Another piece of bad news arrived on Tuesday
as health authorities reported an outbreak of gastronenteritis in
shelters for people evacuated from Fort McMurray, with 105 cases tallied
so far, most of them in one facility.
A ride through Fort McMurray showed the centre
of the now-empty city of 100,000 came out of the disaster largely
intact. But the suburbs, where some people got just a half hour's notice
to evacuate a week ago, were singed.
RUINED SUBURBS
The outlying areas are now a ruined, scorched
landscape dotted with the odd survivor, like an elementary school here
or a bus stop shelter there, coated in soot but still standing.
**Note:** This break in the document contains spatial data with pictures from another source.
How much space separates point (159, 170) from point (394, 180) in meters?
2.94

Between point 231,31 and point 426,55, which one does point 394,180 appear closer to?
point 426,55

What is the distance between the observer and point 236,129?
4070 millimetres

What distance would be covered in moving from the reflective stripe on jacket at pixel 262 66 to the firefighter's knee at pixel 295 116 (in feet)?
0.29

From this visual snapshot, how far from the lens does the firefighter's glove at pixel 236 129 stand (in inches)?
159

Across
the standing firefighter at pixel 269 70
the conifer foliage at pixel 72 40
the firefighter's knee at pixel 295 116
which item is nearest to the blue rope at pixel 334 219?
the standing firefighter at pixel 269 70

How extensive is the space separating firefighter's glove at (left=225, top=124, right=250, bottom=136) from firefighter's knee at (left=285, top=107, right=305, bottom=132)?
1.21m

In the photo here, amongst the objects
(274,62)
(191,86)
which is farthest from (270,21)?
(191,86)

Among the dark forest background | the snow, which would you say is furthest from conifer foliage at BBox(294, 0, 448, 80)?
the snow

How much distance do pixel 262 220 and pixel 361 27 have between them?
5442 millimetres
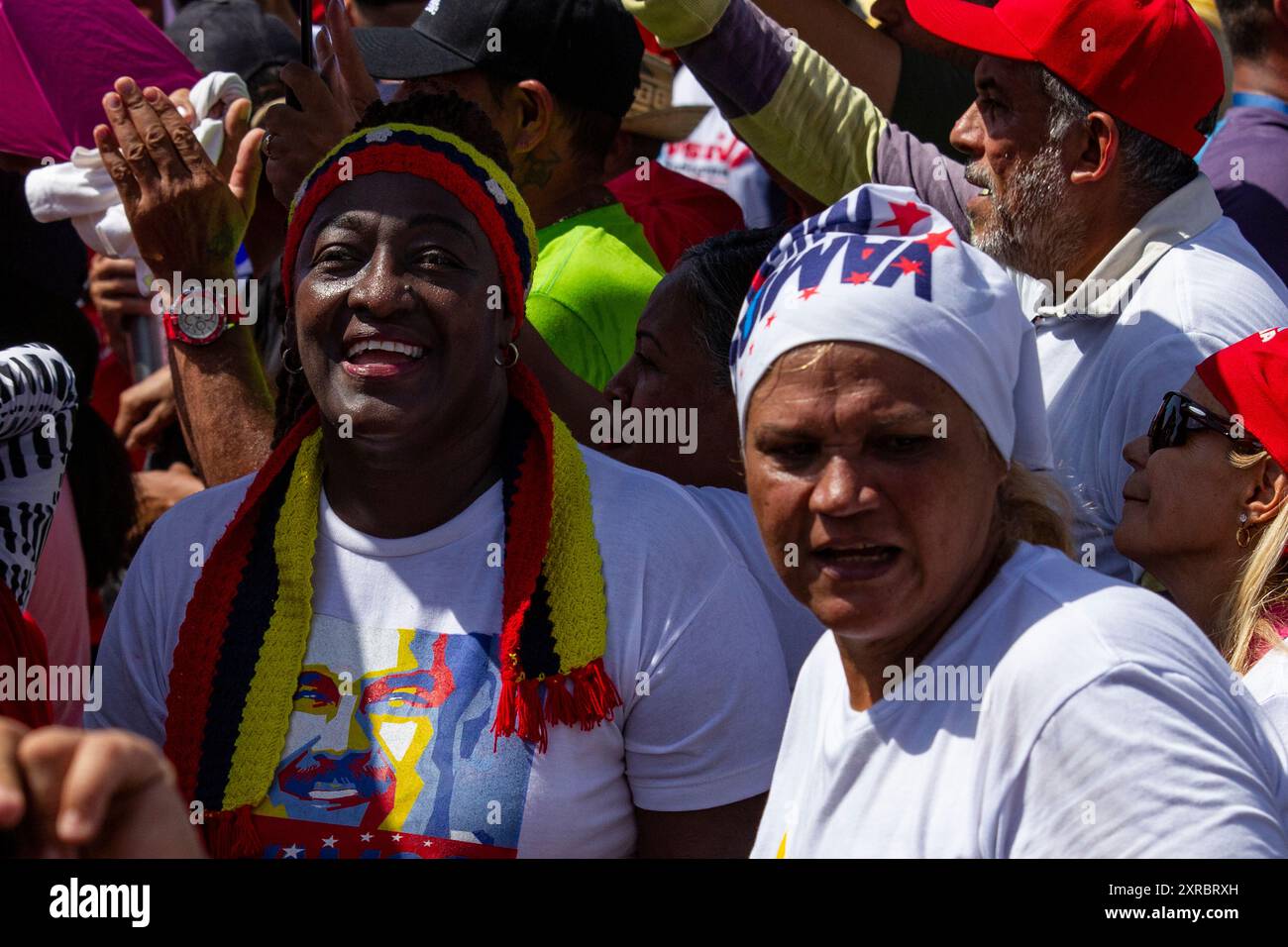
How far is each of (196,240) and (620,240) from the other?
0.95 metres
Plots of land where houses once stood are now separated by melted, twisted skeletons of metal fences.
Neat, nicely kept neighborhoods - with single-family homes, yards with swing sets and houses for dogs - are pretty much gone.
Rescued dogs sit in cages at an evacuee centre in Lac la Biche, Alberta, Canada. (AFP/Cole Burston)
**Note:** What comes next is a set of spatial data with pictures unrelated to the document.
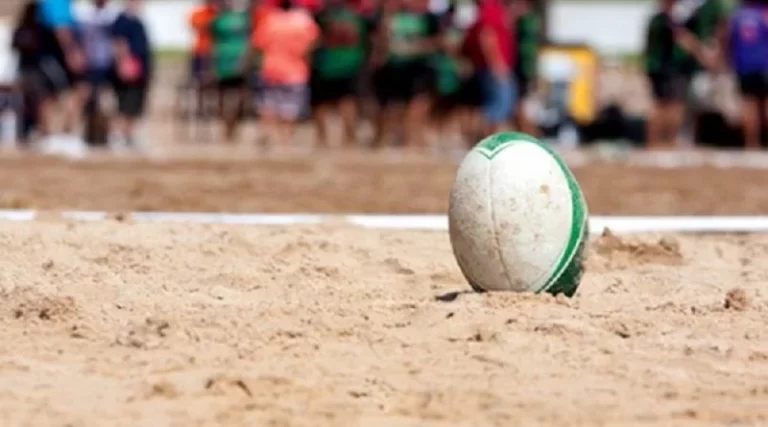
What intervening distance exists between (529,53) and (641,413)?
54.8 ft

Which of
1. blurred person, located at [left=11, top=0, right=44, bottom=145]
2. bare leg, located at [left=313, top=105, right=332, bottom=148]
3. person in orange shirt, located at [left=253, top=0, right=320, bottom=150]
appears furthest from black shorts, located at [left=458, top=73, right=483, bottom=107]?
blurred person, located at [left=11, top=0, right=44, bottom=145]

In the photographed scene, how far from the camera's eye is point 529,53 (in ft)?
72.9

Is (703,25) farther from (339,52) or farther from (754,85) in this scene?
(339,52)

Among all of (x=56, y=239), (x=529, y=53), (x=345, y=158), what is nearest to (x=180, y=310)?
(x=56, y=239)

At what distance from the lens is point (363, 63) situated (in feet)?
74.9

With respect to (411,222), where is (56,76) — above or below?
below

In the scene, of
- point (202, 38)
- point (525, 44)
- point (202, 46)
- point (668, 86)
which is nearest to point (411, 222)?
point (525, 44)

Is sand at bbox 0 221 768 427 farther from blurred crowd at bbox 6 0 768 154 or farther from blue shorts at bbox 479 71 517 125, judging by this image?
blurred crowd at bbox 6 0 768 154

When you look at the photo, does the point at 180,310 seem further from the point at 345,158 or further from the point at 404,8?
the point at 404,8

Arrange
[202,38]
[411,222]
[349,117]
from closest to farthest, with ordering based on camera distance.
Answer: [411,222] → [349,117] → [202,38]

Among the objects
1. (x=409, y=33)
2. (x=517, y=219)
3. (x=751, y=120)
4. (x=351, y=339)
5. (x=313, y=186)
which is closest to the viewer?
(x=351, y=339)

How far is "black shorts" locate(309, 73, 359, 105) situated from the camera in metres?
22.6

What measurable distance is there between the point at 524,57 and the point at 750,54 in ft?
8.60

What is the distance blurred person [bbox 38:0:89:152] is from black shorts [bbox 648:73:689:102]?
667 cm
Outside one lot, a totally charred bike lies
in the driveway of what had been a house. All that's left is a
disfigured stove, covered in rubble and leaning against a blackened
wall.
Fires are stilling burning to the east of the
city. And the tally of how much land was charred now stands at 2,230
square kilometres, with 2,400 homes and other buildings destroyed.
As one approaches the city from the south on
Highway 63, the lush green grass of springtime quickly gives way to
scorched trees whose foliage went up in flames.
'OCEAN OF FIRE'
Still, it could have been much, much, worse,
said Alberta Premier Rachel Notley. "The city was surrounded by an ocean
of fire only a few days ago. But Fort McMurray and the surrounding
communities have been saved and they will be rebuilt," she said on
Monday night.
"I've never seen anything like this," said
city fire chief Darby Allen. "If that fire had gotten into the downtown,
we would have lost the downtown area."
Inside the city, electrical utility crews got
to work replacing wooden poles burned away by the fire, so they get
power lines back up. It will be at least two weeks before people can
start returning to their homes, if they still have one, said Allen.